Después de miles de años sobre la tierra, después de toda una evolución histórica que los paleontólogos explican con dibujitos de monos más o menos feos que van cambiando hacia hombres más o menos guapos, se acaba concluyendo que no ha existido ninguna evolución que no sea la meramente física. Los pequeños cambios, la gruta por el adosado, la carne de dinosaurio por el solomillo de kobe, han sido muy poco significativos. El más fuerte, el dueño de la tribu, acaba con el competidor sin ninguna piedad.
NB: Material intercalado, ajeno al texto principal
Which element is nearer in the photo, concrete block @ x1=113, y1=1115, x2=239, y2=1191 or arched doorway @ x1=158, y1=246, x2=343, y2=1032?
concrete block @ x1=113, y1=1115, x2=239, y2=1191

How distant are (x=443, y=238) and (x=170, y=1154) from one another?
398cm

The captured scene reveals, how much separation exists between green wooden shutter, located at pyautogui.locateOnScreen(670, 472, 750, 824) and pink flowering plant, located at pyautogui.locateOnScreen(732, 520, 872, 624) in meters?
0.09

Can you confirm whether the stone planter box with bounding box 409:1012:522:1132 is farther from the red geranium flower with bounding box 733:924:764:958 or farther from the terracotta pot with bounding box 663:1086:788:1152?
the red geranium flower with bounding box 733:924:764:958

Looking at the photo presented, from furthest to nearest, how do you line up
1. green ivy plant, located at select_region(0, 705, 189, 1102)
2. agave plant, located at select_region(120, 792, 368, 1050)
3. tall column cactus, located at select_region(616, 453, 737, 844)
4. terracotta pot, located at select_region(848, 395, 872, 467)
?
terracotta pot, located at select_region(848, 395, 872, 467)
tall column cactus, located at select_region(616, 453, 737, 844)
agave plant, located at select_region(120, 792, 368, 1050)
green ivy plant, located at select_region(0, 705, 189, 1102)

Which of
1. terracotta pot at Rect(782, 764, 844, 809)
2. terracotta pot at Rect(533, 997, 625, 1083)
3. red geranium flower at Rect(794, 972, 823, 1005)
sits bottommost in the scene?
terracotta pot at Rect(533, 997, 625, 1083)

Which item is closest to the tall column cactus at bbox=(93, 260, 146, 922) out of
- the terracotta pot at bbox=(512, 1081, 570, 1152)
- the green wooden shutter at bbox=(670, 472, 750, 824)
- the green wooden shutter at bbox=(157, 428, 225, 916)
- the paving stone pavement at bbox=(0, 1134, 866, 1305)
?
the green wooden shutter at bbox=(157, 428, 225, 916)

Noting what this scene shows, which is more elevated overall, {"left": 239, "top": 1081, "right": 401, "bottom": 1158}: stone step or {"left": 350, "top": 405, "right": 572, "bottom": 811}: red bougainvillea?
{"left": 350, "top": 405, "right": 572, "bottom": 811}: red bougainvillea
La quijada de burro se ha sustituido por el AK47, el napalm, la trilita o el sarín, combinado con otros métodos tan crueles o más pero que no manchan de sangre el escenario ni dejan otras huellas del asesino inmediato que unas cifras en un apunte bancario del que nadie, al final nadie, es el responsable.

Después de miles de años, yo, ser anónimo e insignificante, en el umbral de la vejez, iba llorando, caminando entre la niebla, con esas palabras “Dios te bendiga” incrustadas en lo más profundo de mi alma.

Y el hombre joven de mirada digna y ardiente seguía sentado en el suelo, en medio de la niebla, con una cajita de cartón en la mano que contenía algunas monedas, la fotografía de una niña y un callado grito de desesperación.